Gardener's Grapevine 2012.09.12
It’s another beautiful Sunday afternoon and I’m sitting on the front porch with my feet up and a Coke, writing this with a gentle breeze blowing. Who could ask for more?
If you aren’t aware, I teach Sunday School at the Congregational church and this morning we discussed “God’s bountiful harvest.” Sunday school is interesting to say the least. I have young elementary children, the grandchildren of Larry and Sharon Bruce.
I asked them if they knew what a harvest was. Yup, “It’s when you get stuff.” True that, but I explained that it is much more than that, it is gathering all the food that God has blessed us with in our gardens and fields, and getting it ready for use in the winter when we can’t grow anything. “But Jo, we can just go to the grocery store if we need food.” My reply was, “Well, yes, we can, but the food in the grocery store comes from where?” “From big semi-trucks!”
I love the innocence of children. My point in telling you this is that we are not all children and we have to plan to feed our families. For most of you reading a gardening column I would assume one of two things: either you garden or you know me and are reading this to see what goofy stuff I’ll write. If you garden you are aware of our crazy growing season and weather this year. Apparently our tomatoes loved it as we have a “bountiful harvest” and then some.
A bountiful harvest is not just relying on God’s grace, it’s using the knowledge he has empowered us with to protect our crop and keep us fed. Farmers are all too aware of this. One thing that helps grow strong healthy plants is good soil. Soil does not stay nutrient rich without assistance. Composting is a must and using good compost in your garden protects plants with both lack of and excessive amounts of rain or sun. Like humans our plants like to eat and do not like excessively wet feet (roots). Good compost can provide this.
When compost is breaking down it is very alive with microorganisms, worms and ants, and all this aids in creating a nutrient rich soil. To start a compost pile it requires very little in the way of cost. You can purchase a compost bin at any gardening store or website, but it is unnecessary. I use an old trellis my grandmother was going to discard and bungee it into a circular shape. Some people just make a pile in a corner of their garden. As long as you turn it occasionally and keep it moist you will make good compost.
A compost pile should be damp, but not soaked. Sometimes this can’t be helped if you have an open pile or bin as a heavy rain will soak anything. Just turn it over and it will eventually dry out. Excessive moisture can slow the process and cause it to smell rotten. A damp pile will not have a stink.

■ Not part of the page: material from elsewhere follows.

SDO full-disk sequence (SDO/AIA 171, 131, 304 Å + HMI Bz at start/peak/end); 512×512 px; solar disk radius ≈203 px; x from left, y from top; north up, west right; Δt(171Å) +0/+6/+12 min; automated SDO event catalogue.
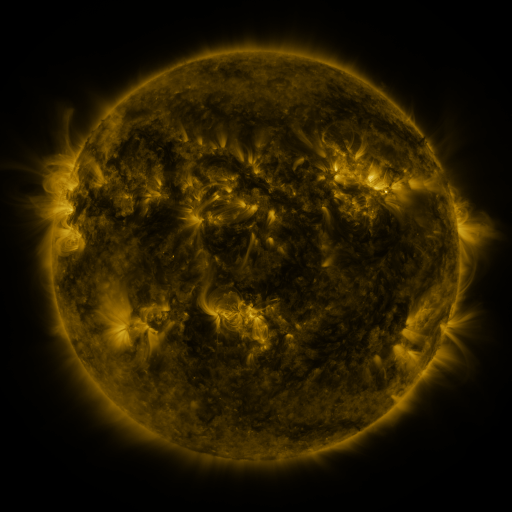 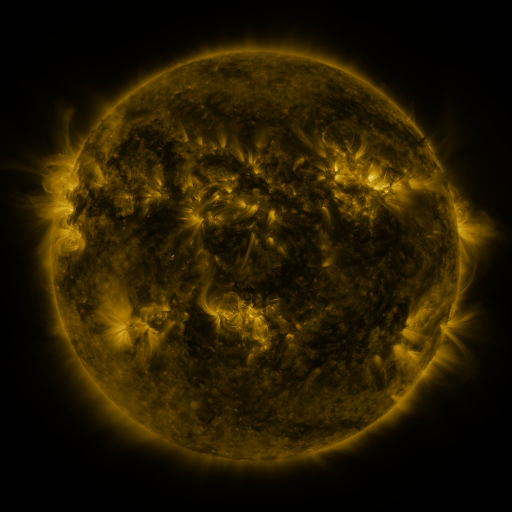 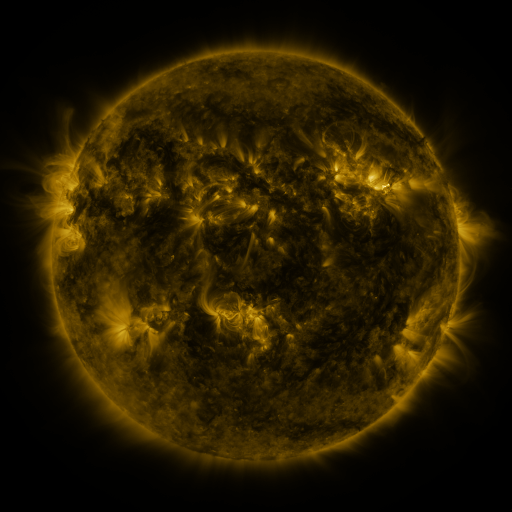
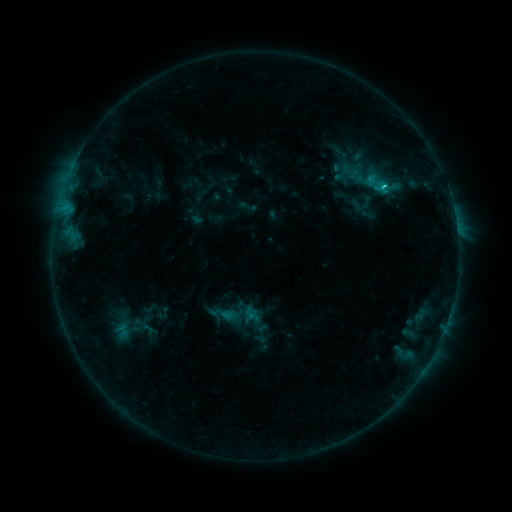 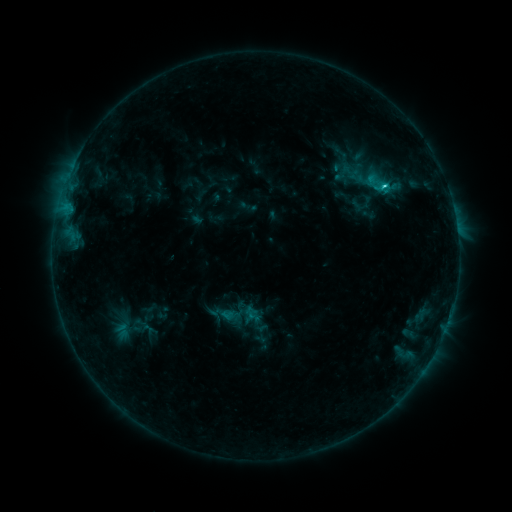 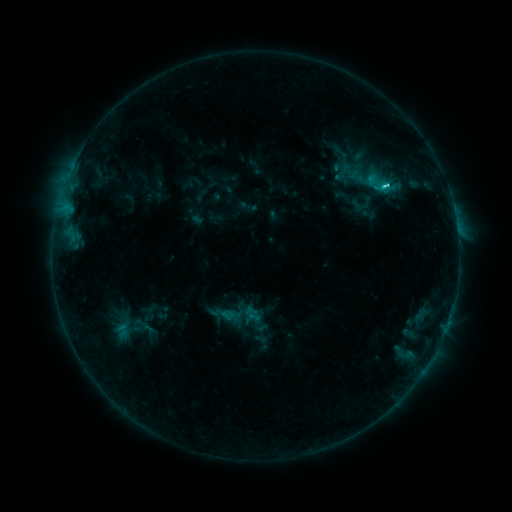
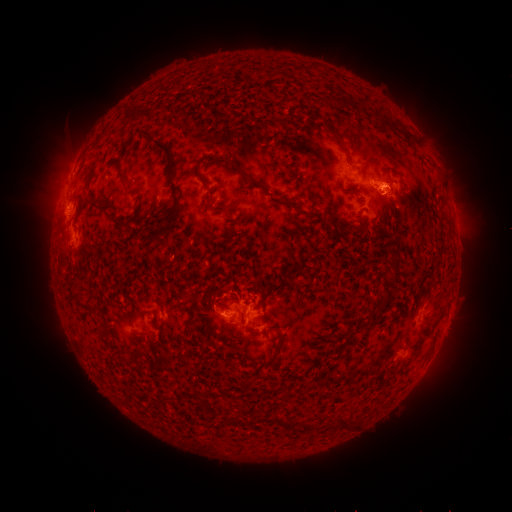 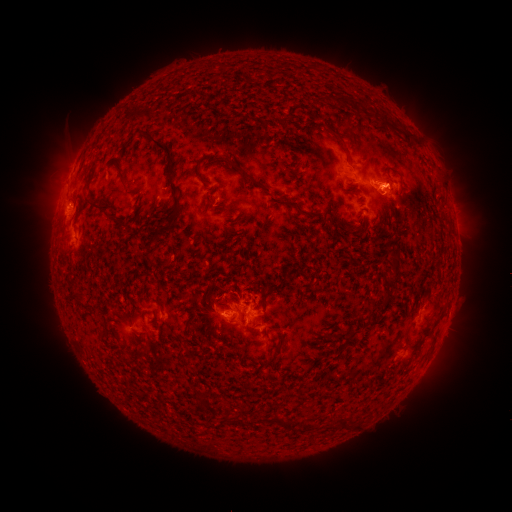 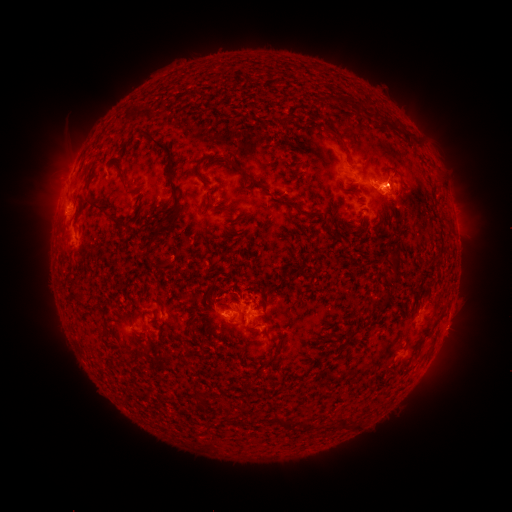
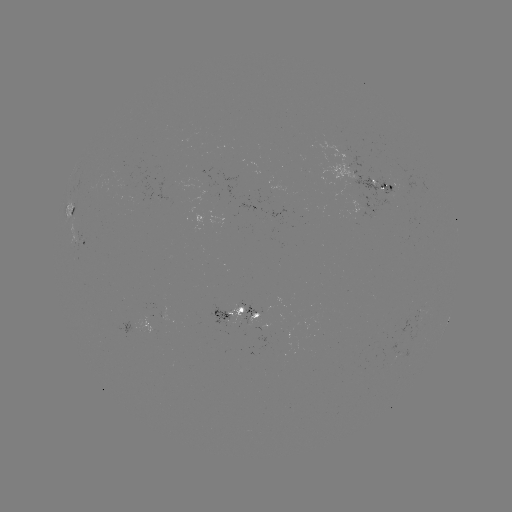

My trellis bin is a length of garden fencing with two two by fours attached to each end and three bungee cords to hold the ends together.
You need to layer the items you put in your compost. Green compost is your kitchen waste such as egg shells, coffee grounds, banana peels, vegetable cast offs, used tea bags, pasta without sauce or oils, grass clippings, flowers, flower stems and coffee filters.
Do not put meat, bones, cheese or anything with fats or oils in or on it. A brown layer is shredded paper, lint, hay, straw and tree leaves. Do not use walnut leaves as they are toxic in compost. A neutral layer is soil.
Layer all of these things and put the soil on top. A shovel full of soil dug from your garden is fine. Wet the pile every so often but don’t soak it and keep layering what you have when you get it. Turn the pile over every week. In winter the pile may freeze, preventing turning. Depending on what you use in the pile it should be ready for your garden in two months to a year. Spread it on your garden when it is well broken down and enjoy a bountiful harvest.